In the film The Shawshank Redemption, an elderly character named Brooks gets released after 50 years in prison. Instead of celebrating his release, however, he is tentative — and shortly after experiencing the freedom of the outside world, he hangs himself.

“These walls are funny,” Morgan Freeman’s character Red explains to his fellow prisoners as they process the news. “First you hate them, then you get used to them. Enough time passes, you get so you depend on them. That’s ‘institutionalized.’”

As the vaccine has brought the promise of liberation from a year of masks, lockdowns, canceled travel plans, and forgone family visits, there is a contingent of Americans who are simply not prepared to move on. They have somehow gotten used to the restrictions and are wary of returning to their pre-COVID-19 lives.
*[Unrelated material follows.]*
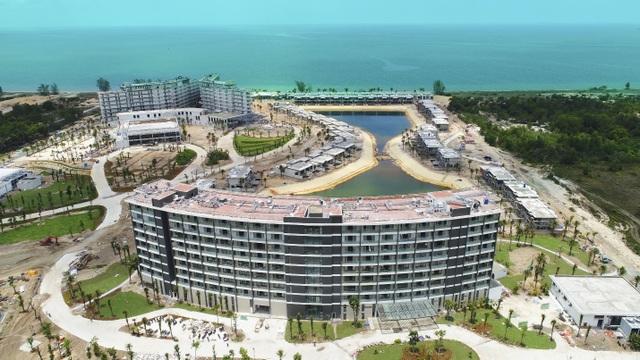 """Mua """"1 sở hữu 2"""" condotel dự án Movenpick Resort Waverly Phú Quốc - 2"""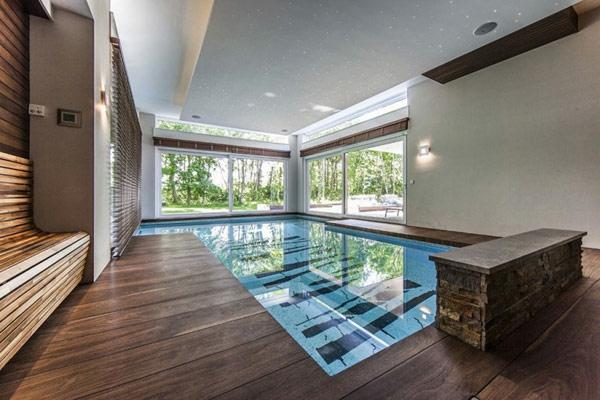piscine-en-bois-rectangulaire-piscine-d'intérieur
In short, they’ve become “institutionalized.”

Related: Is it time to reopen everything? “But at some point, whether now or in two weeks or in a month, we all arrive at the place [Kyle] Smith is. We’ll have given everyone a meaningful chance to get vaccinated. If they haven’t taken that chance, that’s their choice. Society can’t cater to the willingly unvaccinated forever.” However, “Mark my words, within the next few months the therapy industry is going to start rolling out ‘re-entry counselors’ to help those nervous but well-heeled lefties feel comfortable going out to eat again.”